Imtiyaz, the Khush Mizaz, was in worst of his mood when I entered his Haveli located at one of the narrow, overcrowded Gullies crisscrossing Sofia Zuber Road in Nagpada of Mumbai.

Nagpada today appears sleepy but years ago when 13-years old Imtiyaz moved here with a Balti of glue, film poster bundles and ladder in hand, it was a vibrant Bollywood junction.

But Mumbai then was Bambai! And Bambai, by all means, was different from Mumbai.

Bambai meant the golden days of silver screen. Mumbai means a Bollywood churning out movies one after another, like a factory.

This transformation also saw film poster making by hand as a piece of art to their digitization in purely commercial style. No wonder, the Bambai-era posters still commands collector’s demand.

Now back to Nagpada, a Muslim mohalla growing out of exodus of those from Kanpur, Lucknow, Allahabad and Benaras fighting at Ghaddar of 1857 against the British East India Company!

Decades ago when Nagpada housed several art studios making hand painted film posters, the directors, producers and story writers came there regularly to see first cut of posters. They came again to approve the final copy and issue print orders.

After printing, the works of Imtiyaz began to paste them.

On lucky days, he saw Dilip Kumar, Johnny Walker, Khawaza Ahmed Abbas and Guru Dutt. Film actress Nadira and writer Sadat Hasan Monto also lived here.

Mizaz of Imtiyaz turned Khush on finding Nadira stepping out of her house and watching him smilingly pasting posters of films in which she acted.

Mumbai’s Nagpada has no Bollywood touch now. Kahaan gaye woh din….. Where has gone those days?

Imtiyaz often lamented but rightfully as Ismat Chugtai, Balraj Sahni, Ali Sardar Zafri, Kamal Amrohi, Kaifi Azmi and Majrooh Sultanpuri thronged here regularly when his grandfather and Abba Huzur worked as poster boys.

Those were the good, old, honeyed days of Bambai when intellectualism brimmed in the celluloid world.

Mysteries of Haveli, Zamindari & An Arrow-Mark

Mian Imtiyaz was Badmizaz, ill-tempered, when I met him at his 105-years old shanty: his Haveli - the Royal Palace.

Why not? Is not every poor Hindustani’s cottage a palace for him?

Would not you agree? I don’t care if you don’t.

Itiyaz’s claim that Ali family once had a Haveli and Zamindari in Alibag was mysterious.

The peculiar arrow-like birthmark on his right hand’s wrist was also enigmatic as he believed it was sign of reincarnation of the first Ali founding that Zamindary centuries ago.

Incidentally, do you believe in reincarnation?

I don’t!

However, Sultan, a Dhobi, strongly believed Imtiyaz was a reincarnation of the first Ali who fought for the Mughals in Deccan and Konkan.

_INFORMATION PROVIDED_
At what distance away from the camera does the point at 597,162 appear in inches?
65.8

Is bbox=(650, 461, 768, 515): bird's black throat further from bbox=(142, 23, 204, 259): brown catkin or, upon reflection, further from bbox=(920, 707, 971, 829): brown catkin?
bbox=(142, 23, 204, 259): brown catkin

_TO DO_
1. According to the Nagpada essay, what did 13-year-old Imtiyaz carry when he moved to Nagpada?
2. Echo the passage of the Nagpada essay starting with "Mizaz of Imtiyaz" and going on through "the celluloid world.".
The listing is separate material and has no connection to the Nagpada essay.

_ANSWER LIST_
1. A Balti of glue, film poster bundles and a ladder.

2.
Mizaz of Imtiyaz turned Khush on finding Nadira stepping out of her house and watching him smilingly pasting posters of films in which she acted.

Mumbai’s Nagpada has no Bollywood touch now. Kahaan gaye woh din….. Where has gone those days?

Imtiyaz often lamented but rightfully as Ismat Chugtai, Balraj Sahni, Ali Sardar Zafri, Kamal Amrohi, Kaifi Azmi and Majrooh Sultanpuri thronged here regularly when his grandfather and Abba Huzur worked as poster boys.

Those were the good, old, honeyed days of Bambai when intellectualism brimmed in the celluloid world.